17/03/2008

Tabou > un flim pour sabélaphiles orientalistes

"Pour tout ce que nous voulons faire, bien ou mal, nous n'avons que nos dents." < Kafka

Nagisa Oshima, 1999


Oshima n'a plus rien à prouver pour assurer son fauteuil au panthéon des réalisateurs. Décrié, conspué, adulé, il mène depuis un demi_siècle une carrière faite de provocations, scandales et coups d'éclat, à base de popopopops, de jeunesse adulée et d'érotisme magnifiée. Tabou n'échappe pas à la règle: Oshima s'empare du Shinsen Gumi, une milice japonaise légendaire, pour y développer ses thèmes favoris. Le film commence sur le recrutement de deux nouvelles recrues, dont le jeune Sozaburo Kano, dont le charme adolescent va enflammer les coeurs des hommes, et mettre à mal l'unité du groupe. Servi par une photo et une esthétique magnifiques, le film explore les rapports amoureux complexes que font naître le désir charnel. Pouvoir, jalousie et soumission ont toujours été au coeur du cinéma d'Oshima, et il est difficile ici de ne pas penser à Furyo: le très sobre Takeshi Kitano, la musique de Sakamoto, les soldats comme révélateurs de la société... Cinéma gay? Assurément non. Mais il est ainsi plus facile, en plaçant d'emblée les relations dans le cadre strict d'une organisation militaire, de mettre en lumière la perversité des jeux de séduction et d'en dévoiler le caractère jugé ici intrinsèquement conflictuel.

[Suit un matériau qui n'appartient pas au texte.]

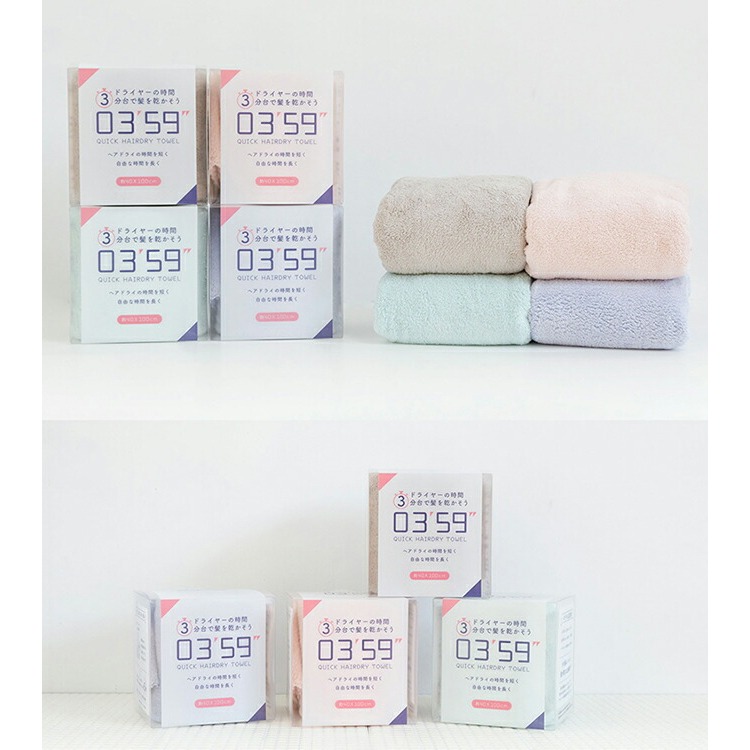 【預購】日本 HONDA TOWEL 03分59秒纖維快乾髮巾(8色)-細節圖7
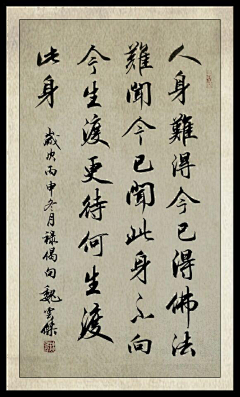破碎虚空行采集到翰墨飘香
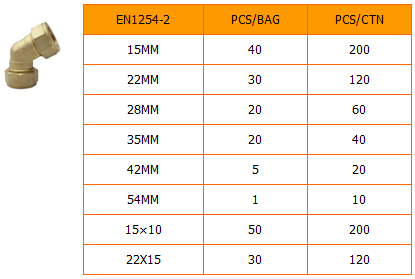 45° Compression Brass Elbow Fittings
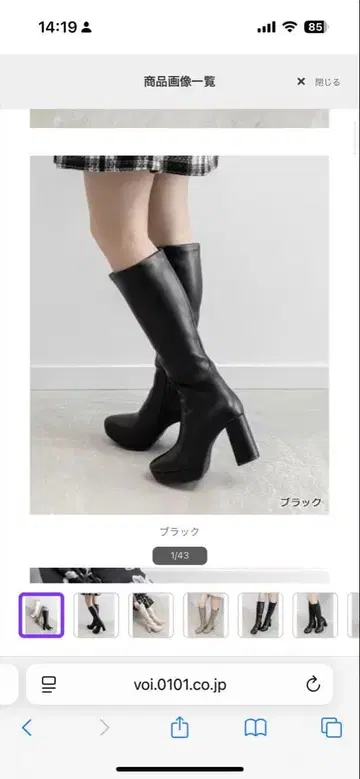 롱 부츠 하이힐 블랙/화이트/그레이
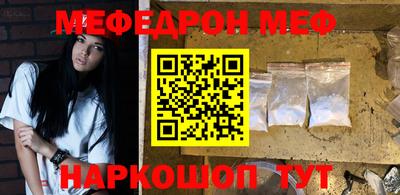 mix Коммунар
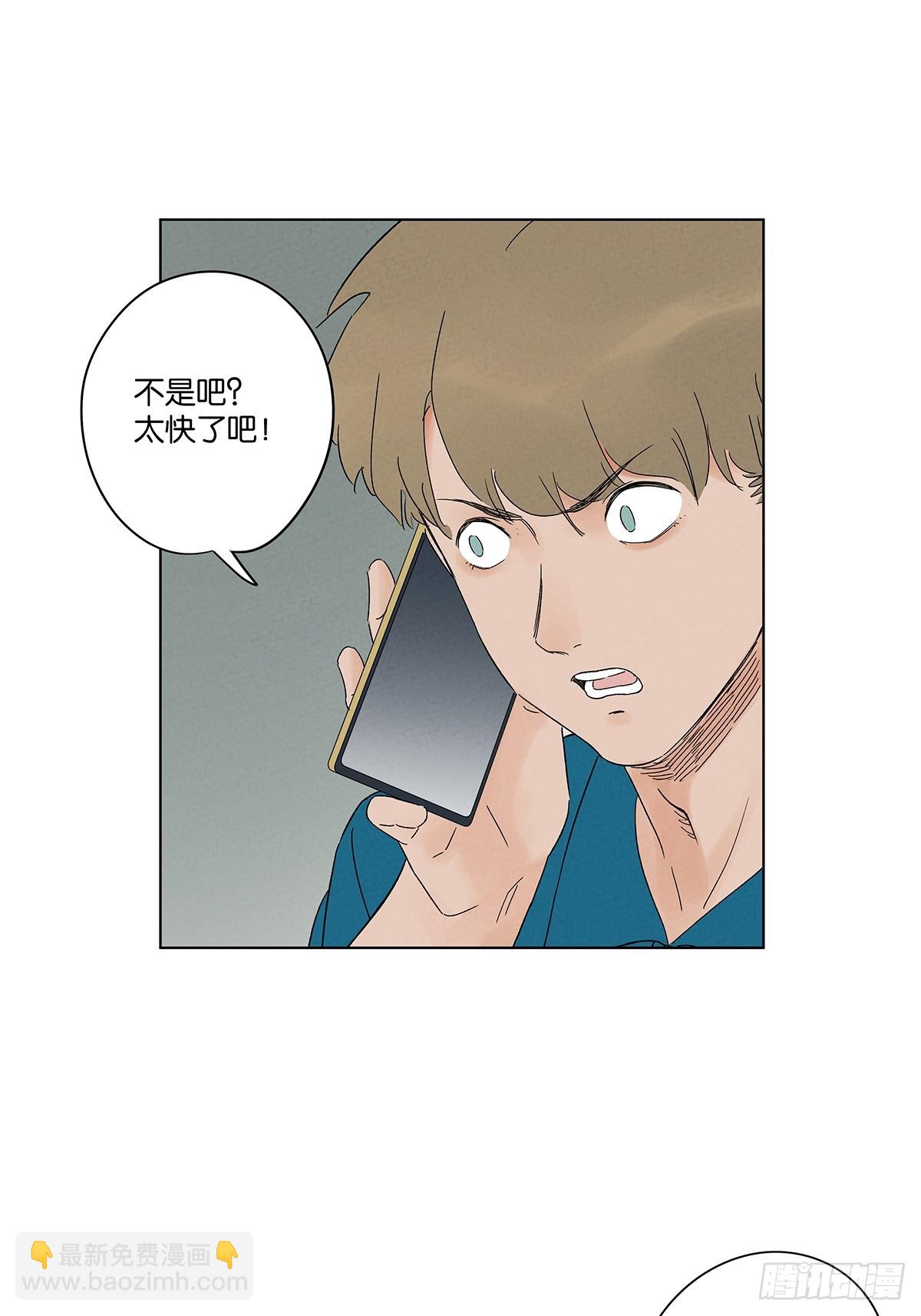 第四十一回：胖子(1/2)-第41话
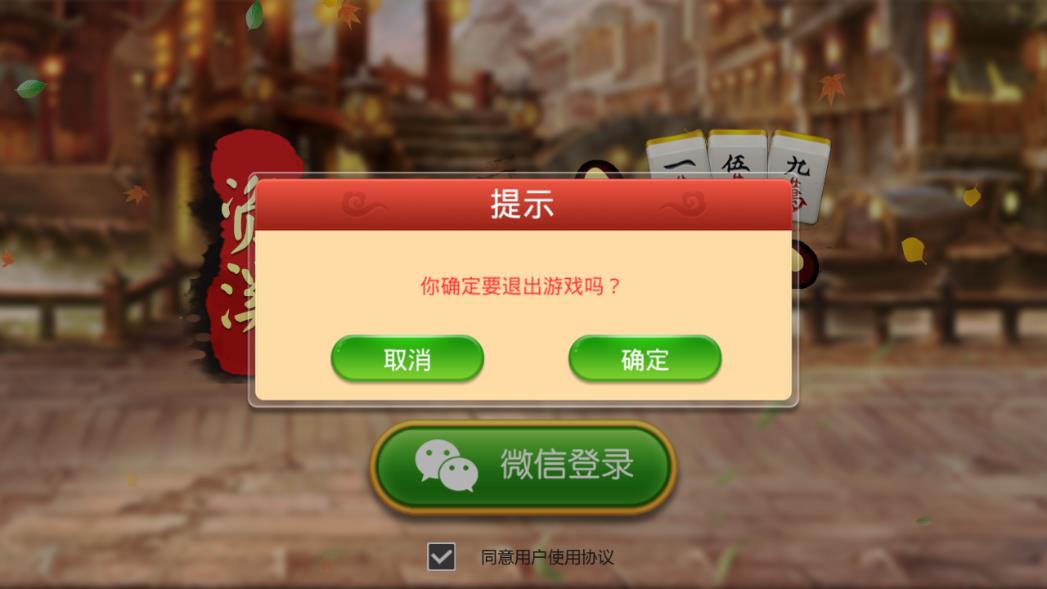 资溪三缺一最新版本下载_资溪三缺一官方正版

Mais là où Furyo s'achevait sur une note d'espoir, un pardon rédempteur, les derniers coups de sabre de Tabou sapent avec délice les fondements de l'amour. Le jeune homme courtisé, victime des assauts amoureux de ses compagnons, se révèle bourreau calculateur, vengeur aux illusions perdues. Illusions, le maître mot d'un film qui ne montre que pour dévoiler le contraire, qui de faux-semblants sème tout chemin, et emmène le concept de yin et de yang en des contrées malsaines. Rien n'est ce qu'il paraît, et le devenir des choses se nourrit davantage de frustrations que de réalisations semble dire le petit monde du Shinsen Gumi proche de sa fin. Oshima guide ici nos pas sur un jardin japonais qui n'a de zen que l'apparence. Le feu couve sous le silence; l'amour y naît dans la forge. Et quand les lois du groupe ne sont pas respectées, les têtes tombent sous la lame du katana.